The Oregon Experience: What Do We Really Know?

Abstract

Dear Editor:

Spokesmen for a group that lobbies to allow physicians to help end patients' lives have submitted revised clinical criteria for that process.¹ They cite a “substantial body of data” accumulated during 20 years of experience with Oregon's Death with Dignity Act (DDA) as the basis for their recommendations. This is the same statute about which a prominent legal scholar said, “Oregon's regulations are crafted in ways that make reliable and relevant data and case descriptions difficult to obtain. Given this, it is unclear whether and to what extent Oregon's experiment… will ever be able to provide the sort of guidance needed and wanted by other jurisdictions…”²

The Oregon DDA and its reporting mechanism remain opaque, incomplete, and unenforceable. In 2015, 218 patients received prescriptions, 132 died from ingesting medication. Information about the circumstances of death is available for only 27. Of these, only 14 deaths were attended by physicians, 13 by other health personnel. The state has no information on the way the other 105 died, and the secrecy provisions of the statute ensure that no investigation will ever be conducted, even if the state had funding to do so.³

The authors acknowledge that “…the statutes provide insufficient guidance for physicians in their assessment of the patient's decision-making process.”¹ However, they provide no greater guidance. Criteria are couched in “should” language, incapable of regulation or enforcement, and actually include no information about evaluating decision-making capacity. Nor do they emphasize referral to a mental health professional, although the Oregon Death with Dignity Act Guidebook repeatedly cautions that “The literature raises doubts about the ability of many physicians to diagnose a mental disorder or depression … [Although not mandatory], it will be the rare case when a referral [to a mental health professional] is not legally prudent.”⁴ Last year in Oregon, only 5 of 132 patients who died after ingesting a lethal dose had been referred to a mental health professional.³

This letter creates far too little space to enumerate the failings of Oregon's “safeguards,” to illustrate the incompleteness of data collection, or to document the absence of regulatory oversight. Oregon's statute is being used as the model for all other states that wish to enroll physicians in helping citizens end their lives, and thus its flaws metastasize across the nation. Requesting lethal drugs under this statute is less stringent than completing an advance directive. The DDA fails to protect vulnerable citizens, makes inappropriate death possible, and then blocks investigation.

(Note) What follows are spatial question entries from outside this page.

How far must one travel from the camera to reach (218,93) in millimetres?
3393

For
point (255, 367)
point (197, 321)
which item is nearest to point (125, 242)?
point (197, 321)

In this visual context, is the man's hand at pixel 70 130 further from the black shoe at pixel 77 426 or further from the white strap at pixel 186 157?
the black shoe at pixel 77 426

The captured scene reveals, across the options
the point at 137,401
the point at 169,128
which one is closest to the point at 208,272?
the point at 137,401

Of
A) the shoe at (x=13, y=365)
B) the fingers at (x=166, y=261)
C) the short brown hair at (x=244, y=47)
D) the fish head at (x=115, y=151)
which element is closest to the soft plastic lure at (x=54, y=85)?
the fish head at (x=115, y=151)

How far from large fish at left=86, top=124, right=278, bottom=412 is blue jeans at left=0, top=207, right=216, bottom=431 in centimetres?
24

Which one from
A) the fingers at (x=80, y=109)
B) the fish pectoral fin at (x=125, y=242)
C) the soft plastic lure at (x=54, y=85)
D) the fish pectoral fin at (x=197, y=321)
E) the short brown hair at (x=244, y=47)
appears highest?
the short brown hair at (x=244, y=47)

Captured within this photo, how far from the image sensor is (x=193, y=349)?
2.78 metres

Why so much effort to have doctors prescribe medications for death that they already prescribe for medically appropriate purposes? If family and friends can prepare lethal medication under this statute, why not the doctor? If they have prepared it, why not actually give it? Why not the doctor? Is there really much ethical difference between so-called assistance in dying (AID) and euthanasia? Why do these criteria from a lobbying group appear in a palliative care journal?

References

Orentlicher

, Pope

, Rich

: Clinical criteria for physician aid in dying. J Palliat Med, 2016; 19:259–262.

Gorsuch

: The Future of Assisted Suicide and Euthanasia. Princeton, NJ: Princeton University Press, 2006.

Oregon Death with Dignity Act: 2015 Data Summary. https://public.health.oregon.gov/ProviderPartnerResources/EvaluationResearch/DeathwithDignityAct/Documents/year18.pdf (last accessed March 18, 2016).

The Oregon Death with Dignity Act: A Guidebook for Health Professionals. www.ohsu.edu/xd/education/continuing-education/center-for-ethics/ethics-outreach/upload/Oregon-Death-with-Dignity-Act-Guidebook.pdf (last accessed March 18, 2016).